Users who are easily impressed by generative AI or overvalue the AI’s output may suffer from the “It's Perfect” effect. That is, they just assume it to be flawless without question. This cognitive bias is analogous to the Dunning-Kruger Effect, where individuals overestimate their abilities and knowledge despite lacking expertise or experience. This overconfidence in the AI can lead to errors in marketing content that can negatively impact a brand's reputation.
Users who aren’t native speakers of a language that the AI writes in are particularly vulnerable to the “It's Perfect” effect and might miss subtle nuances in the language, leading to inappropriate content and PR crises. For instance, when a well-known American fast-food chain introduced a new product in China, their marketing slogan was mistranslated to "Eat your fingers off." Similarly, when HSBC launched their "Assume Nothing" campaign in various countries, it was mistranslated in many languages as "Do Nothing" or "Do Not Assume Anything", leading to confusion among customers.

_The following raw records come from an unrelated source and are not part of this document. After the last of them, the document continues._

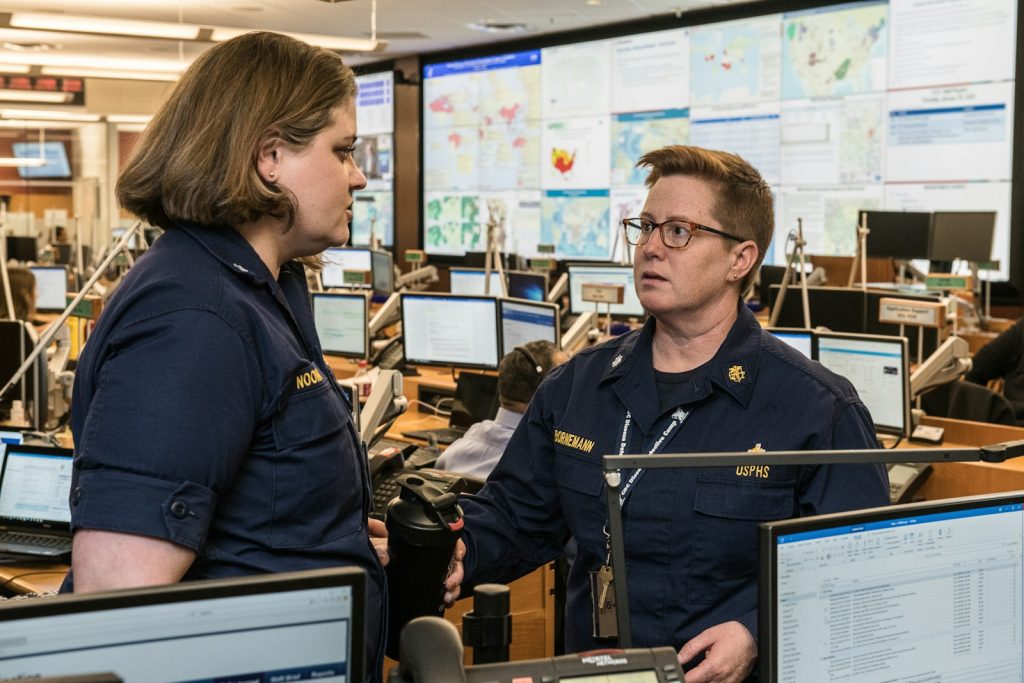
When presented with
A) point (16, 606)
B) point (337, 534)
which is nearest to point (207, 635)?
point (16, 606)

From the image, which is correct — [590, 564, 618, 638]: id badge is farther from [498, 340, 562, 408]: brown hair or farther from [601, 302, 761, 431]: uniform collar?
[498, 340, 562, 408]: brown hair

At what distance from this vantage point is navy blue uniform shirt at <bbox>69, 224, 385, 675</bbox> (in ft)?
3.86

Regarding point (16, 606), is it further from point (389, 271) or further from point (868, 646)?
point (389, 271)

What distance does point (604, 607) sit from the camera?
5.33 ft

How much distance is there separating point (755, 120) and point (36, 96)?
8.19 metres

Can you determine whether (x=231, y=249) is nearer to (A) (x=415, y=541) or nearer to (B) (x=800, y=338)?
(A) (x=415, y=541)

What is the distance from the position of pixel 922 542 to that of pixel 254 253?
2.77 ft

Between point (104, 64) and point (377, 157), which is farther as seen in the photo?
point (377, 157)

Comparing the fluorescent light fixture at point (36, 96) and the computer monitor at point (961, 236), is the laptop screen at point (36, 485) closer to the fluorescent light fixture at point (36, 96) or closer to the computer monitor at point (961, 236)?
the computer monitor at point (961, 236)

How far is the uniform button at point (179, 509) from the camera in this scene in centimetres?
117

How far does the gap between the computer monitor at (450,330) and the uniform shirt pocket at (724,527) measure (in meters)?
3.75

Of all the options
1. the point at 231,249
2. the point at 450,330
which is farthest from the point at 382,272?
the point at 231,249

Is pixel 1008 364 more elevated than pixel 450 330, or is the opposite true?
pixel 450 330

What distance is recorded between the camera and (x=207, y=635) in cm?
91
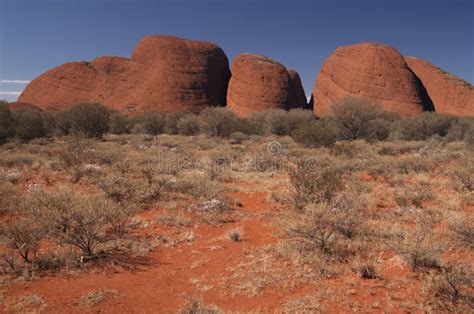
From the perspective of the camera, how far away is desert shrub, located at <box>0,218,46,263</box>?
393 centimetres

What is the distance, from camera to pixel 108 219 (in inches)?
185

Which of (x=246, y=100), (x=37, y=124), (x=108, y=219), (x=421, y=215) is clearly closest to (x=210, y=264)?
(x=108, y=219)

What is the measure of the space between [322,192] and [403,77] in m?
37.8

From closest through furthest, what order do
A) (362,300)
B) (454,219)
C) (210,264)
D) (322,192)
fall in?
(362,300)
(210,264)
(454,219)
(322,192)

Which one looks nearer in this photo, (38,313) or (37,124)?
(38,313)

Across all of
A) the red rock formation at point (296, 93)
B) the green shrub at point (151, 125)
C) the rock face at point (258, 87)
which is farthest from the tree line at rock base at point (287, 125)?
the red rock formation at point (296, 93)

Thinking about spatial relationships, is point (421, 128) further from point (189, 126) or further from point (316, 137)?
point (189, 126)

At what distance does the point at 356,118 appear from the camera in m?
20.4

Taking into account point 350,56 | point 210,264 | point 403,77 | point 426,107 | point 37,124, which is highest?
point 350,56

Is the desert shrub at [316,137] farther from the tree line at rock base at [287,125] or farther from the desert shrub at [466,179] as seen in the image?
the desert shrub at [466,179]

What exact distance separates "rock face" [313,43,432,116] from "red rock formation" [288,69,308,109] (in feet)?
10.5

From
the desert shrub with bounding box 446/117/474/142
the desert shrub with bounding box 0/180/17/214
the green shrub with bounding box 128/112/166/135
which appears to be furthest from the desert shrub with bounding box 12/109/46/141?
the desert shrub with bounding box 446/117/474/142

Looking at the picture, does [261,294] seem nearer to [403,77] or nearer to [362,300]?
[362,300]

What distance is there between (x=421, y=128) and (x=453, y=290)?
2293 centimetres
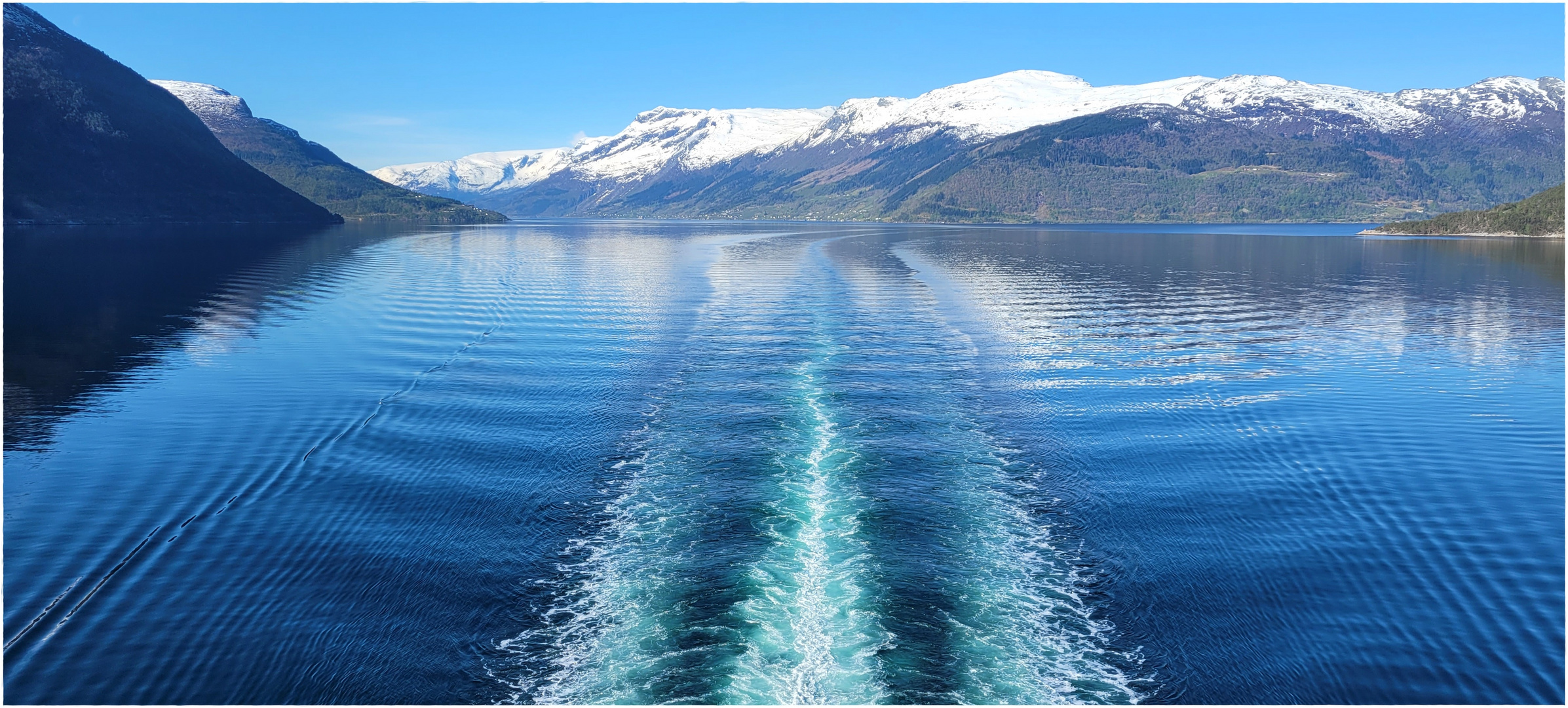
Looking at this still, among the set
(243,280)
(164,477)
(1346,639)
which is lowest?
(1346,639)

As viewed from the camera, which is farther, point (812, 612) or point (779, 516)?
point (779, 516)

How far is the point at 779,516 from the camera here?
74.1 feet

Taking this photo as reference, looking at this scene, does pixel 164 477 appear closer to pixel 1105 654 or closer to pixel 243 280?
pixel 1105 654

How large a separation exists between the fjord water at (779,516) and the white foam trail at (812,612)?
9 centimetres

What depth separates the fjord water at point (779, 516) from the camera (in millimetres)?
15953

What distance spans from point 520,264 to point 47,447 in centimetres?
8514

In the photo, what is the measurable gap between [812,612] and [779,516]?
5.12 meters

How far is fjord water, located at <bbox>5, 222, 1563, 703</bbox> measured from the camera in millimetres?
15953

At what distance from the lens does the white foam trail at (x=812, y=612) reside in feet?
49.7

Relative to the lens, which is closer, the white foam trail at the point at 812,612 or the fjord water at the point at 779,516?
the white foam trail at the point at 812,612

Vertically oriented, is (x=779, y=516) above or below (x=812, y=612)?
above

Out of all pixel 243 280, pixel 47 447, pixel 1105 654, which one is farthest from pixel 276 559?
pixel 243 280

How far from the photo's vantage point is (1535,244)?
590 feet

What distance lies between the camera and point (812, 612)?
17.6 m
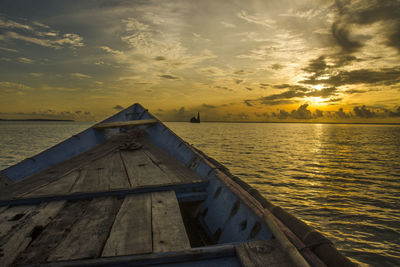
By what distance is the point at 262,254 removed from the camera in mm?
1448

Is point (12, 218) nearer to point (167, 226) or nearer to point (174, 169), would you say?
point (167, 226)

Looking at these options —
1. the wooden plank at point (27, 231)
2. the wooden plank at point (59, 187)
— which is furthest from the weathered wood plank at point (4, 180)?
the wooden plank at point (27, 231)

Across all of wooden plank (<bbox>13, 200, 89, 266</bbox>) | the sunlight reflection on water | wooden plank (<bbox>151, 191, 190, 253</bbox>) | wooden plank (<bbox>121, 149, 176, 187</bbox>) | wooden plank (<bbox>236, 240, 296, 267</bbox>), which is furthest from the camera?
the sunlight reflection on water

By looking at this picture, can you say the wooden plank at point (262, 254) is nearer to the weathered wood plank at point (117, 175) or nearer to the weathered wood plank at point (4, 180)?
the weathered wood plank at point (117, 175)

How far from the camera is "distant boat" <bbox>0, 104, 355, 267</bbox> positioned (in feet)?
4.75

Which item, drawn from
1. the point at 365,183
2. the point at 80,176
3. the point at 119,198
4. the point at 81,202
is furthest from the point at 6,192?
the point at 365,183

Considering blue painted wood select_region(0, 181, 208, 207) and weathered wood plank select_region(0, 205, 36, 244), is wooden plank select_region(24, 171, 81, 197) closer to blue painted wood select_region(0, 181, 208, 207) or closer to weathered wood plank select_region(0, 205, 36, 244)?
blue painted wood select_region(0, 181, 208, 207)

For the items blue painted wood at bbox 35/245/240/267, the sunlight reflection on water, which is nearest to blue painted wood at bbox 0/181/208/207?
blue painted wood at bbox 35/245/240/267

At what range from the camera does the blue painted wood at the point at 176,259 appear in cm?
137

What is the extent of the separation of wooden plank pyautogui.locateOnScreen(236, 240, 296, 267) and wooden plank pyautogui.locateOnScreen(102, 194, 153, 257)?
0.65 meters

Therefore, it is crucial for businesses to proofread, fact-check, and consider cultural and contextual appropriateness when using text-to-text AI for marketing purposes. By taking these precautions, businesses can avoid PR disasters and maintain a positive brand image across global markets.
Furthermore, when we wonder about how they were able to claim what they claimed, we arrive at yet another limitation, namely explainability. To clarify, let us imagine having business performance data, and then letting a generative AI tool create sales predictions. Can we plumb the depths of the AI’s logic to be able to justify its output? Or did it process the input data in such an inscrutable manner that we can’t know with certainty that the AI’s predictions can be trusted?
It is still early days for generative AI, and just like with any technological solution, it is creating more problems to be solved. Yet it is only when we surpass our current limitations that any progress is made.
Disclaimer: This article was written when GPT 4 wasn’t released yet. GPT 4 — and Microsoft 365 Co-Pilot, which is built on GPT 4 — surpass many of the limitations listed in this post. We’ll explore more of this soon.